Seulement dix-huit mois après son arrivée, le préfet de la Vienne fait déjà ses valises. Gestion de l’eau, fermeture de classes, mobilité en milieu rural, finances… Serge Boulanger défend son bilan et clame son amour du territoire.
Le préfet de la Vienne fait ses adieux cette semaine. Et à l’en croire, il s’apprête à quitter ses fonctions « avec beaucoup de regrets et de tristesse » parce qu’il laissera derrière lui « beaucoup d’amis à titre professionnel et personnel ». Serge Boulanger, qui a distribué 2 000 cartes de visite, l’assure : « Avec les élus, toutes tendances politiques, on peut travailler et on a bien travaillé. » Son plan « Vienne 2030 »
(Le 7 n°672) portera d’ailleurs ses premiers fruits à la mi-mai à Montmorillon. « Treize voitures électriques seront mises à disposition de demandeurs d’emploi et d’allocataires du RSA qui auraient une promesse d’embauche et pourront accéder à une LLD (location longue durée) de soixante mois à moins de 200€ par mois, assurance comprise. » Deuxième public ciblé : les plus modestes ayant besoin de se déplacer pourront louer l’un des véhicules électriques ponctuellement. « Ce projet, poursuit le futur ex-préfet, on l’a monté avec des acteurs du territoire, le Crédit Agricole, Emil Frey, Sorégies. Tout le monde a fait un effort. »
« 980M€ d’argent net injecté »
Un autre sujet l’a beaucoup mobilisé pendant dix-huit mois : les fermetures de classes (35 à la rentrée 2026) ou d’écoles, là aussi essentiellement en milieu rural.

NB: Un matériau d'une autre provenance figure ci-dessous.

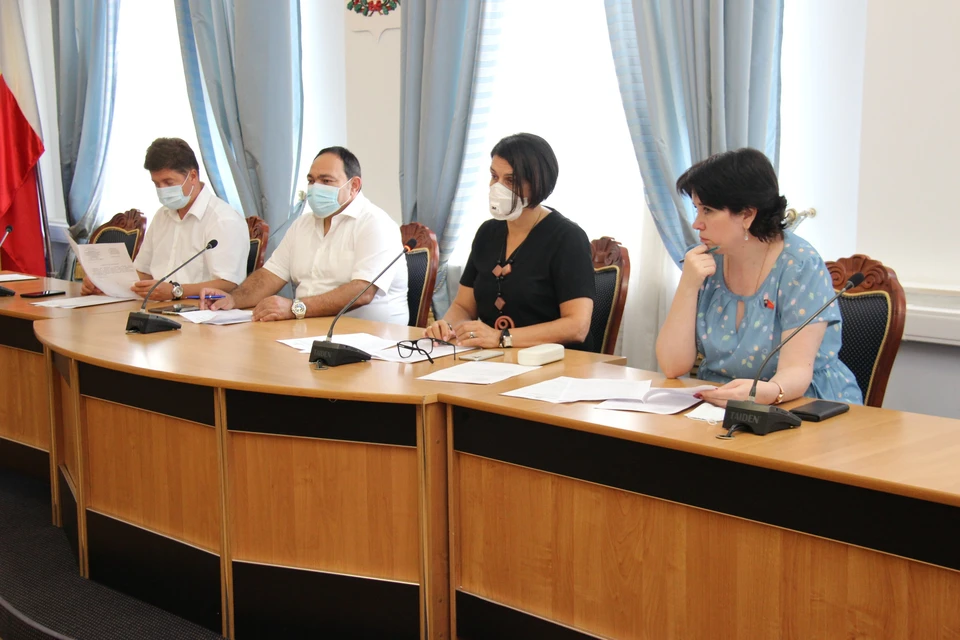 В Ростове прошло заседание постоянной комиссии городской Думы по здравоохранению и вопросам соцзащиты населения. Фото: пресс-служба Ростовской-на-Дону городской Думы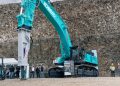Kobelco destaca capacidade de escavação na Steinexpo 2026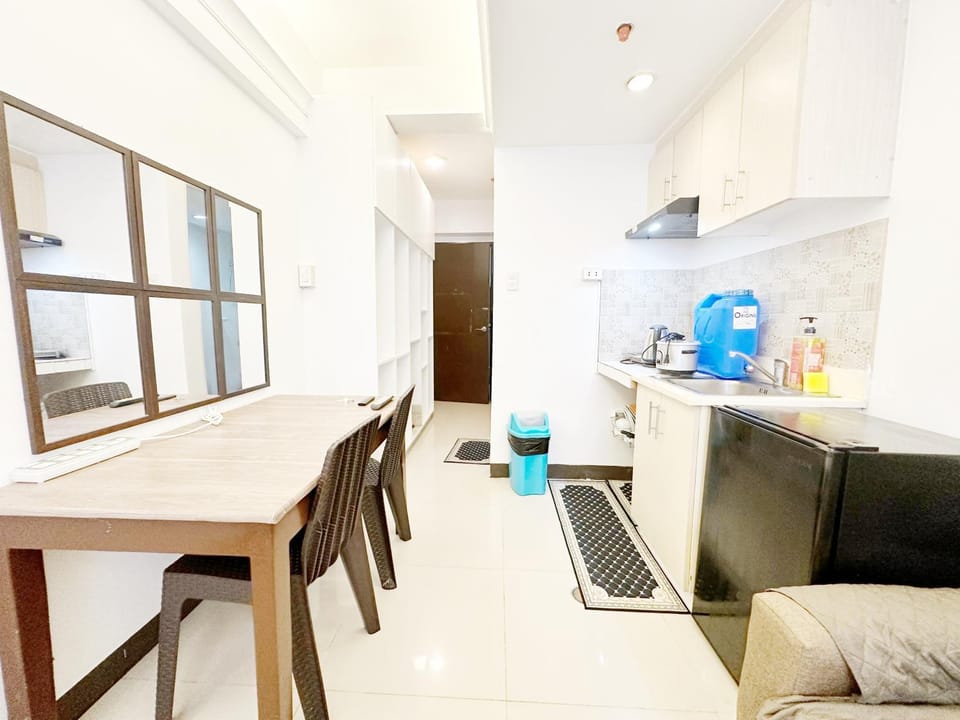 King Bed Suite at Pine Crest #T3-439 near Mall Apartment in Quezon City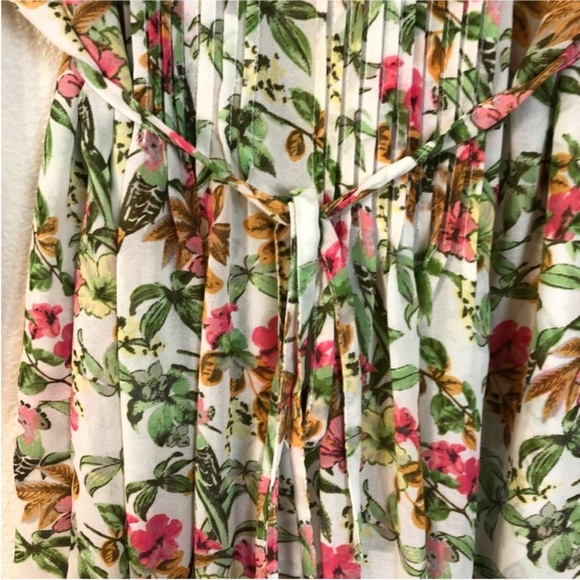 American Rag White Floral Long Sleeve Dress - Picture 11 of 13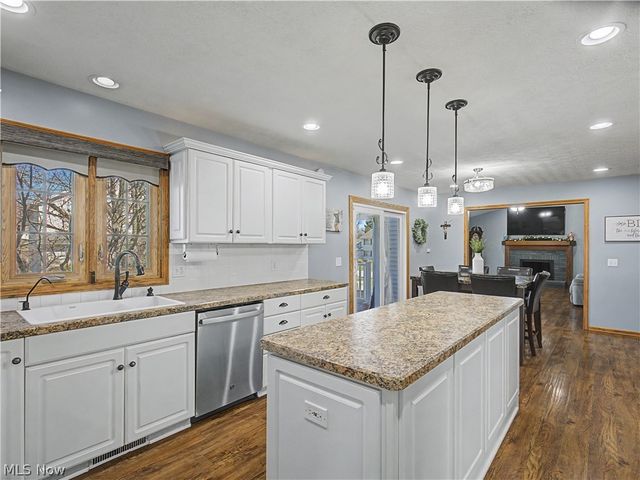 1509 New England Drive SE, North Canton, OH 44720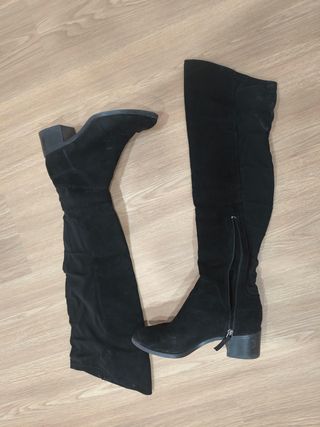 Botas altas negras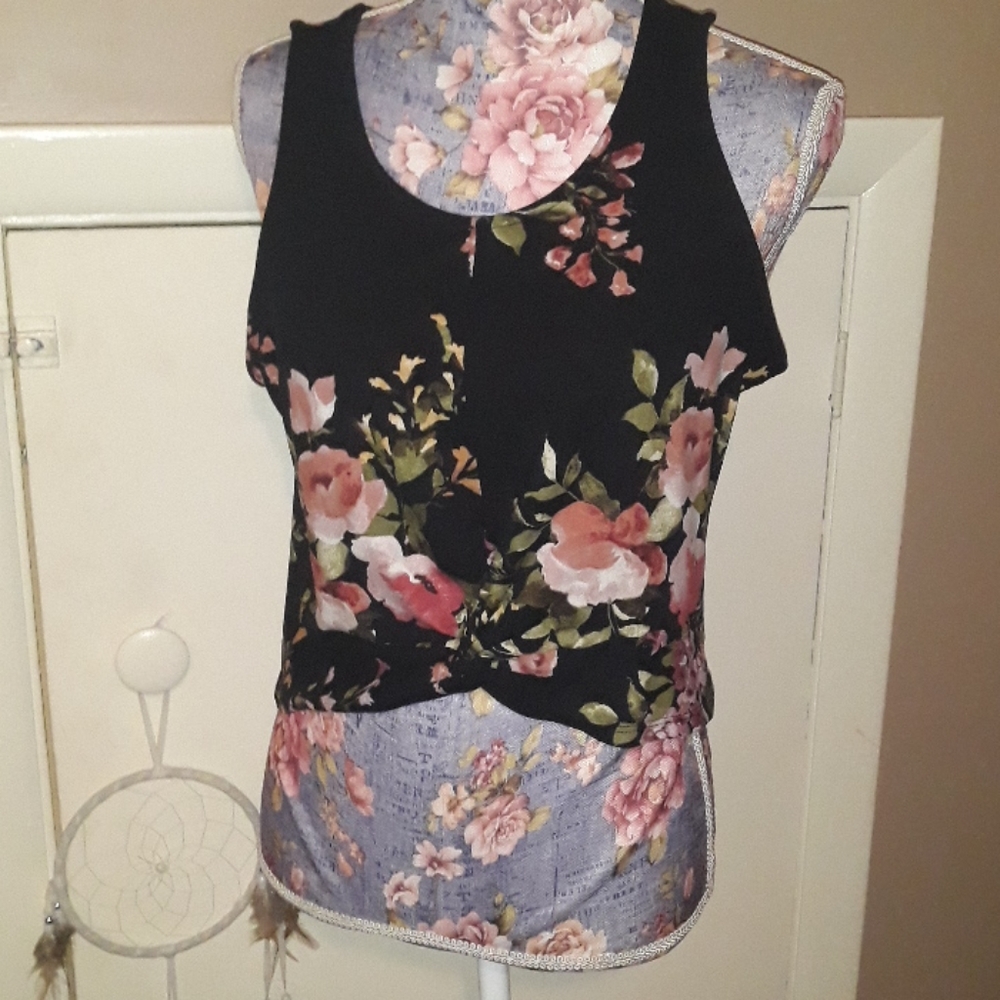 Polly & Esther Tank Top Floral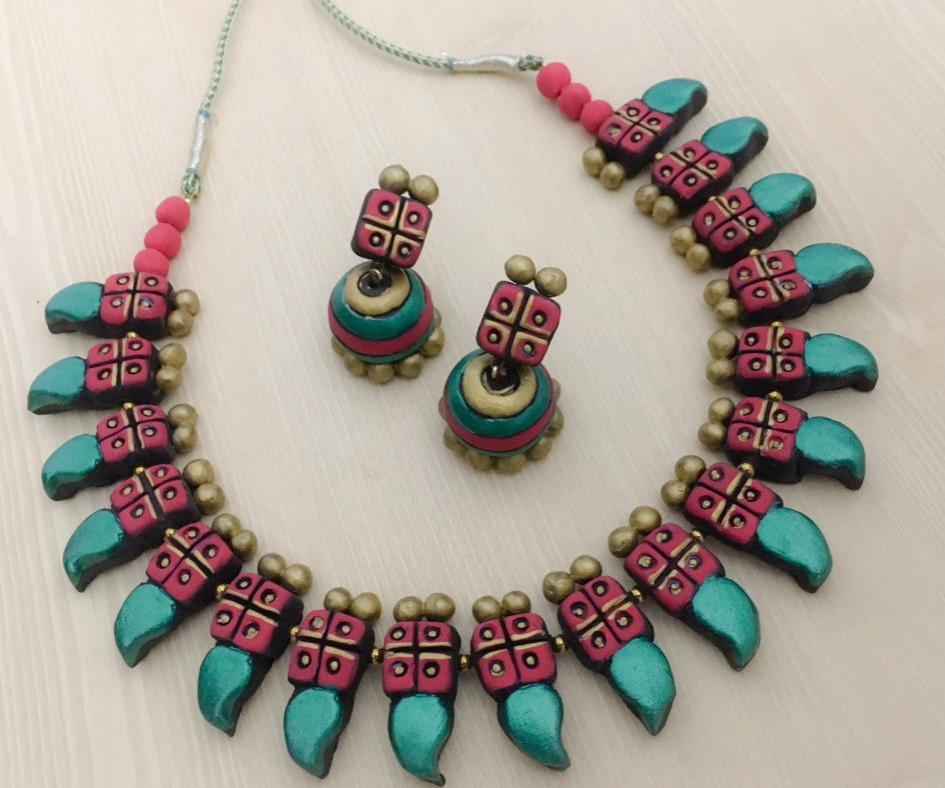 Grand Bold Terracotta Temple Style Choker Set with Jhumkas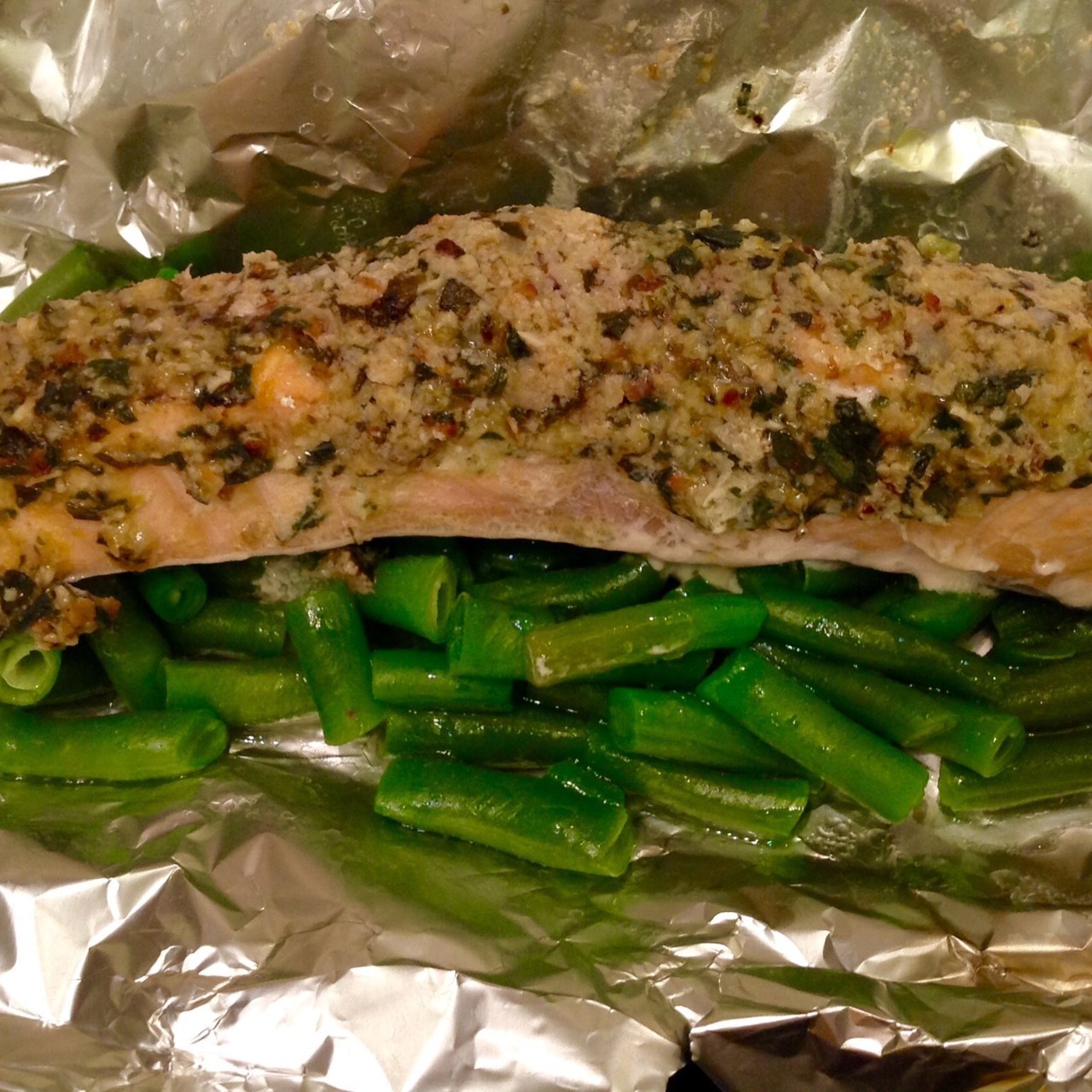 Семга в фольге с фасолью и песто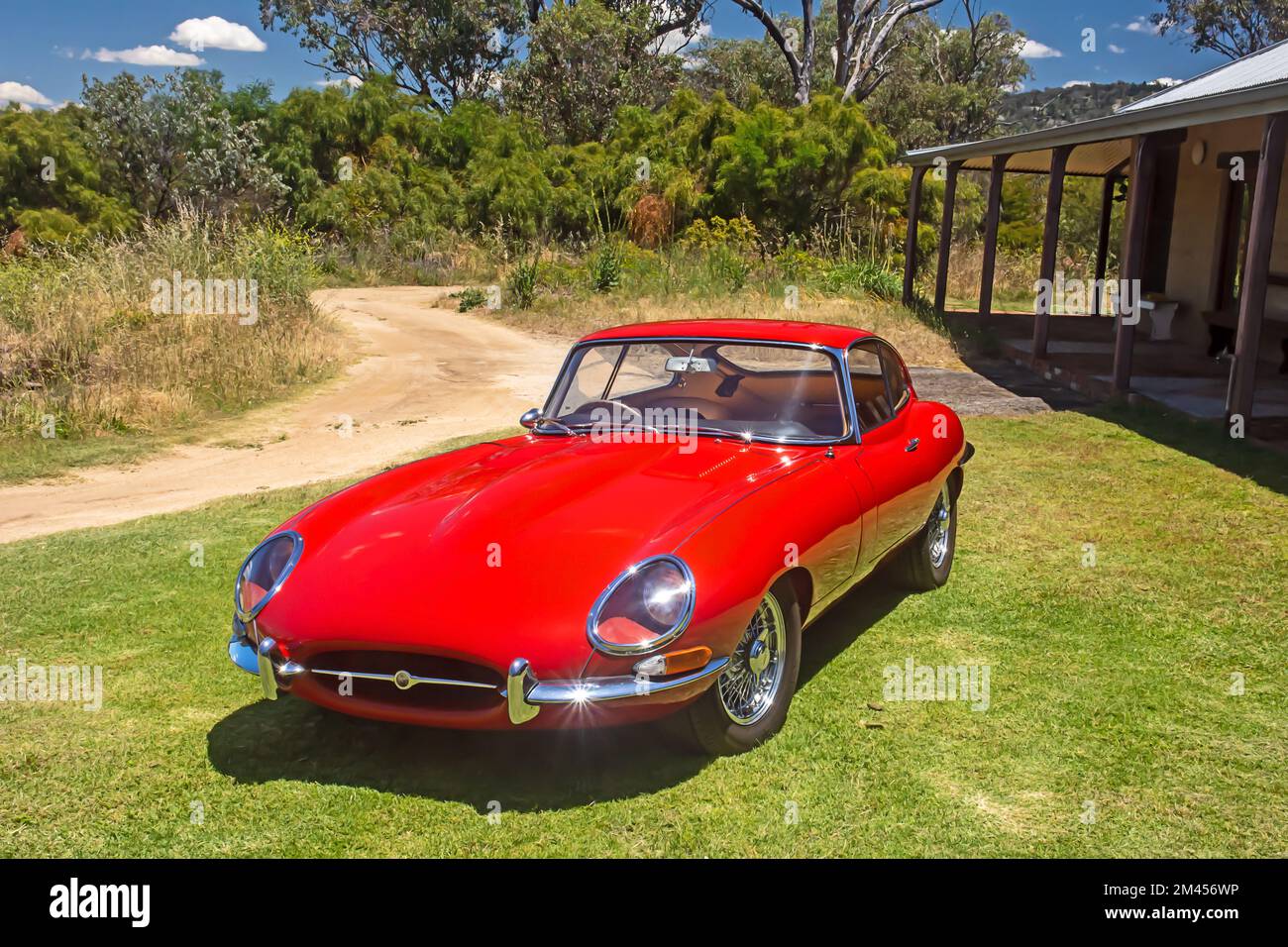 Ein roter Jaguar E Type FHC Sportwagen aus dem Jahr 1962. Stockfoto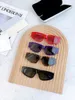 Homens óculos de sol para mulheres Últimas vendas de moda óculos de sol Mens Sunglass Gafas de Sol Top Quality Vidro UV400 lente com caixa 0095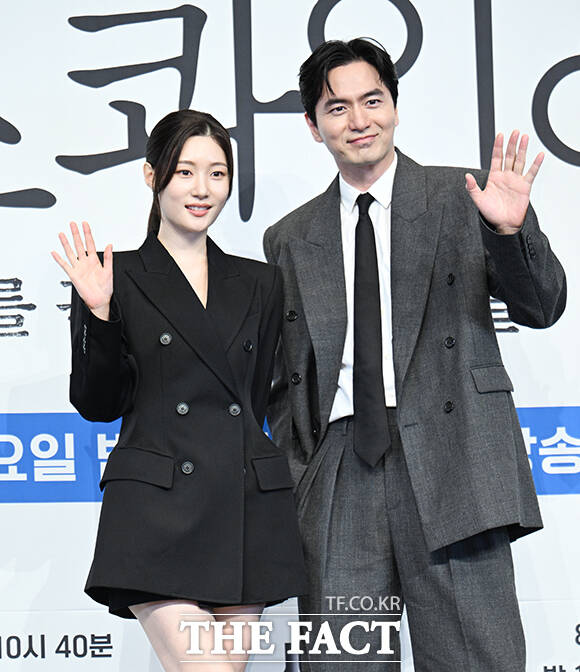 배우 이학주와 전혜빈, 김재홍 감독, 배우 정채연, 이진욱(왼쪽부터)이 31일 오후 서울 구로구 더 링크 호텔 서울에서 열린 JTBC 토일 드라마 '에스콰이어: 변호사를 꿈꾸는 변호사들' 제작발표회에 참석해 포즈를 취하고 있다. /박헌우 기자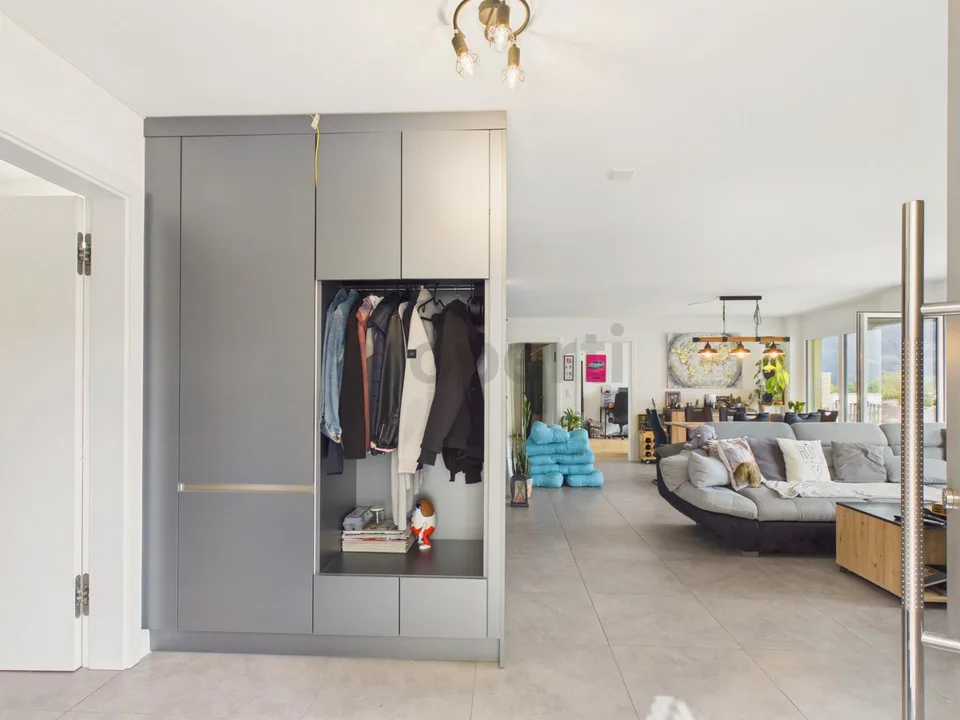 Sunny balcony, two modern bathrooms and barrier-free comfort with lift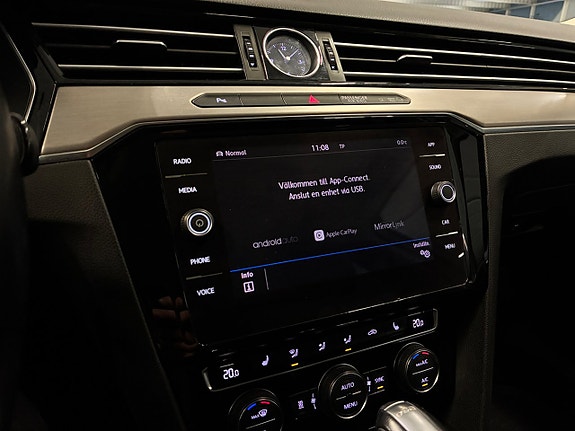 Volkswagen Passat 24 of 28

« Et ce sera pire en 2027 compte
tenu de la démographie. L’idée est de co-construire des solutions avec les élus, les parents d’élèves, les syndicats d'enseignants… De nouvelles réunions auront lieu d’ici l’été, sachant que nous travaillons sur une cartographie avec des scénarios d’implantation à
30 ou 45 minutes de transport pour les enfants. » De la ruralité à l’attractivité, il n’y a qu’un pas que le représentant franchit avec enthousiasme, citant « un département riche de
10 000 entreprises, de pépites, de sa diversité économique ». Un département dans lequel, toutefois, les finances des collectivités souffrent, en raison du resserrement des cordons budgétaires par l’Etat. « Quand vous avez une dette de 3 650Mds€, qui nous place dans une situation délicate pour emprunter, il faut faire des efforts. Mais il ne faut pas non plus oublier ce que fait l’Etat. En 2025, c'est 980M€ d'argent net injecté dans la Vienne, hors masse salariale et dotations ! »
Trente projets
de réserves
Sur la thématique toujours brûlante de la gestion de l’eau, Serge Boulanger reconnaît que son passage n’aura pas franchement permis de rapprocher les points de vue entre pro et anti-bassines. « Apprendre par la presse que je suis membre d’honneur de Bassines non merci ne m’a pas ravi. J’aurais aimé qu’ils me remettent le prix en main propre, cingle Serge Boulanger. Peut-être que l’erreur que nous commettons est de prendre l’eau comme un point d’entrée, alors que c’est un moyen de faire pousser des productions agricoles. La question est de savoir comment, quand on aura
50% d’eau en moins l’été, on continue à avoir une agriculture ?
Aujourd’hui, nous avons une trentaine de projets de réserves dans le département. Bien évidemment, je ne dirai pas où ils sont car sinon, ils vont avoir une visite dans la nuit… » Le préfet indique pour conclure qu’il n’y aura « pas de mégabassines ».
« On ne peut pas admettre qu’on nous interdise de stocker l’eau l’hiver pour en bénéficier l’été. » A son successeur, Charles Giusti, de trouver les voies (étroites) de passage.